The healthcare insurance establishment must also play an important part in this future. And they will benefit from it. They should work with the diagnostic developer community to provide clear guidance on an achievable level of validation and clinical utility data required before they will consider reimbursement. A few payer efforts to provide such guidance are good early efforts, but are often seen by the diagnostic community as being talking down to rather than as a collaborator in their efforts, and fail to offer a clear or guaranteed method of securing long-term reimbursement.

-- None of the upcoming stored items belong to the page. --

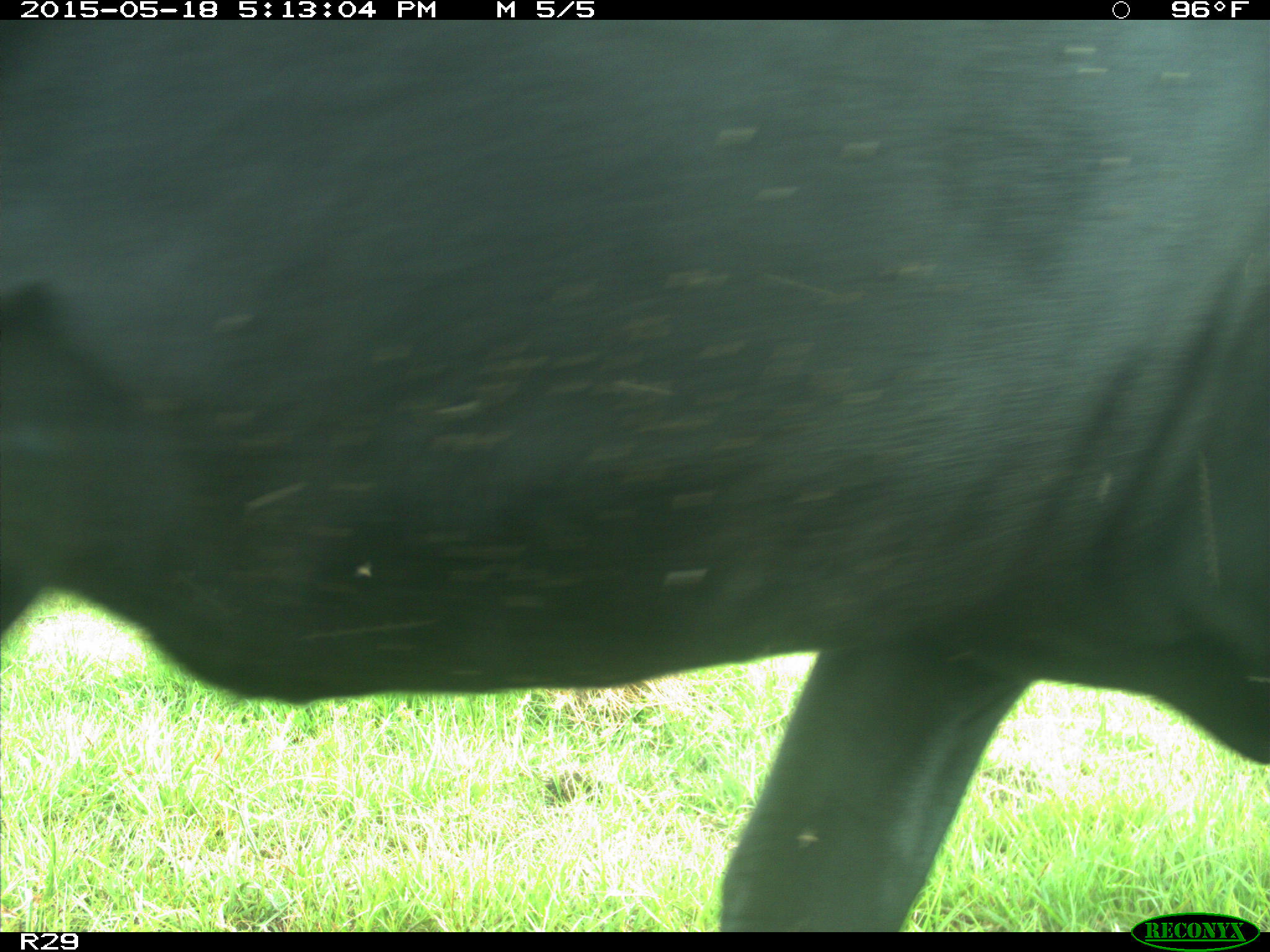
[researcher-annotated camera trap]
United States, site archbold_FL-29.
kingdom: Animalia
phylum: Chordata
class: Mammalia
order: Artiodactyla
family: Bovidae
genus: Bos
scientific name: Bos taurus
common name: domestic cow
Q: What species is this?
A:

Insurers also need to incentivize the diagnostic community to develop tests of clear value to their members and then encourage their in-network healthcare providers to adopt the use of such testing protocols. This can be done through publicly supporting new testing initiatives followed by actual, commercially relevant, reimbursement decisions. Such an effort should be supportive of small developers, private or academic. Concentrating their effort on a handful of mega-developers only serves to perpetuate the lack of truly innovative development often seen in small, creative and nimble organizations. Such support of smaller developers will come at a time when these firms need guidance the most and are the most open to molding their platform to the needs of the healthcare providers. Insurers can improve their efforts by dedicating capable staff to this effort which can reap benefits well beyond the overhead cost of the personnel. Such support will bolster the decisions of angel financiers, venture investment firms and private equity to invest in this future.
Diagnostics are the oft misunderstood adjunct to what is commonly thought to be “real” medicine. Yet, the information provided by clinically useful tests can quite literally mean the difference between time wasted and well spent. Between trendy expenditures and cost-efficiency. Between a lingering, expensive death and an improved quality of life.
It is long past time for the debate to focus on how we can make diagnostic development more fruitful for all of us. The diagnostic, pharmaceutical, insurer and regulatory communities need to change the narrative about diagnostics and how much they matter. Because no one wants to be at the bottom of the funnel hoping something good finally happens.